*ASSIGNMENT*: Identify all lines below that hold "granularity" and collect them.

*DATA FOR ANALYSIS*:
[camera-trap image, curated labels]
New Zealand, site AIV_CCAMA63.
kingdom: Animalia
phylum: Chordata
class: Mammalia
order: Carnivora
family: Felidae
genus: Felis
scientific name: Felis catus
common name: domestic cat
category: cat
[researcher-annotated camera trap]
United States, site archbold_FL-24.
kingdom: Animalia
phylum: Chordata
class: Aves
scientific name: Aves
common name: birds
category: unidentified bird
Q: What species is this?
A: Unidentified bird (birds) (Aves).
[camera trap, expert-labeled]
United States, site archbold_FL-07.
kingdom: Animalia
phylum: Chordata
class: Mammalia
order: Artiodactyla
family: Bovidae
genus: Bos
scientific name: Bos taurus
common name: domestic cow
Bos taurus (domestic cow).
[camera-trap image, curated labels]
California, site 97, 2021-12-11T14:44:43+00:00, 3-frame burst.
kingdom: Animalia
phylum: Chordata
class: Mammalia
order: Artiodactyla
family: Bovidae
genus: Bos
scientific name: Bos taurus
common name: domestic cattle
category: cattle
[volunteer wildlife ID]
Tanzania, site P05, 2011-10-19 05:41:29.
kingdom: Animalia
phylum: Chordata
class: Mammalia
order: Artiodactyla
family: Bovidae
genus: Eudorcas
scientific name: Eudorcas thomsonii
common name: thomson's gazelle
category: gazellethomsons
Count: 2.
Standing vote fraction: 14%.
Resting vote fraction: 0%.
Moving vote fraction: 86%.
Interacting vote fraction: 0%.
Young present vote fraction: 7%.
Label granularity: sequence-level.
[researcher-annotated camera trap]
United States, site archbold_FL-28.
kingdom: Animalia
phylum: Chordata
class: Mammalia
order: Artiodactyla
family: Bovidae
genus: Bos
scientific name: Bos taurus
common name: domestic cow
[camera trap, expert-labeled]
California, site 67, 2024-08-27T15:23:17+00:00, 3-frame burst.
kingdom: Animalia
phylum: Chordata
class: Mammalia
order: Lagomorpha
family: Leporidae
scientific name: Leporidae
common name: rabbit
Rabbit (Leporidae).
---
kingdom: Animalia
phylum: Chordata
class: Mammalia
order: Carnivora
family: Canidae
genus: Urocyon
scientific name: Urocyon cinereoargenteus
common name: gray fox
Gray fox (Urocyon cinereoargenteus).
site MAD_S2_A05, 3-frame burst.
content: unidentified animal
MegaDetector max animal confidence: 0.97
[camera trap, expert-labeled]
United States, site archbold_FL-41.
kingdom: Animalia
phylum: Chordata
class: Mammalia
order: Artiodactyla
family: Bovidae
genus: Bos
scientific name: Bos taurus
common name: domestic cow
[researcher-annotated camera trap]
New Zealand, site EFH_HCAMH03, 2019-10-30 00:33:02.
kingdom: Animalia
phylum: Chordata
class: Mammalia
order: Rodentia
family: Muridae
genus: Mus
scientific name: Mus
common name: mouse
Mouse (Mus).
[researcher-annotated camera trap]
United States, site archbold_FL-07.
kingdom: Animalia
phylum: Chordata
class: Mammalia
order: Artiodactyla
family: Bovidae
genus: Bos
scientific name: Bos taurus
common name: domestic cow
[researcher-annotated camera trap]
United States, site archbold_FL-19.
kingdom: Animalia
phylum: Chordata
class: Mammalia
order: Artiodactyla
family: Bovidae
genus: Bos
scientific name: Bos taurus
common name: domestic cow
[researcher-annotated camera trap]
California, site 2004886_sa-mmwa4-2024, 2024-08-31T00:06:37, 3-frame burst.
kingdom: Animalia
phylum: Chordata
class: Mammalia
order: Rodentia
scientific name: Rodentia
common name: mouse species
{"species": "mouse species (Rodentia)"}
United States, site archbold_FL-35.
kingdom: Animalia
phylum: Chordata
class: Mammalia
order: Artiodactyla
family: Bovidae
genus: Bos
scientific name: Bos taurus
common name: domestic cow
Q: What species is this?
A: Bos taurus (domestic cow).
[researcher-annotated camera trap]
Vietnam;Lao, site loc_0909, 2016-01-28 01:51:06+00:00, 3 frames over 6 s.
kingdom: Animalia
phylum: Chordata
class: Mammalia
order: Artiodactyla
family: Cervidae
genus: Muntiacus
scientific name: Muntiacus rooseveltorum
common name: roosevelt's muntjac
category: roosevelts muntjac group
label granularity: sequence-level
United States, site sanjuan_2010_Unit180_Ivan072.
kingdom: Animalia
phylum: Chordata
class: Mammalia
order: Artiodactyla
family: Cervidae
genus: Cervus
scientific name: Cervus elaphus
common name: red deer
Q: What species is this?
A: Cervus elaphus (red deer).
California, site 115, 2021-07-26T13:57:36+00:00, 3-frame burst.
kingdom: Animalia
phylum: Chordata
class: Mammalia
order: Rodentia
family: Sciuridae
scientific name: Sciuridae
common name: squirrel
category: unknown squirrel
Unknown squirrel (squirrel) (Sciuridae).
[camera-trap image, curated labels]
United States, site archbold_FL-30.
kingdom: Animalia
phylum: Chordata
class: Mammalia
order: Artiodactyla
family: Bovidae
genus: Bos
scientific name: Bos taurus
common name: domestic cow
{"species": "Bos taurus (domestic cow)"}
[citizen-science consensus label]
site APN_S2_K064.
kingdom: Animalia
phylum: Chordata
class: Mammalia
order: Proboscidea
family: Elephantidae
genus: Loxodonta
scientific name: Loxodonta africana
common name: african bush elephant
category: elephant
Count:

*PROBLEM SOLUTION*:
Label granularity: sequence-level.
label granularity: sequence-level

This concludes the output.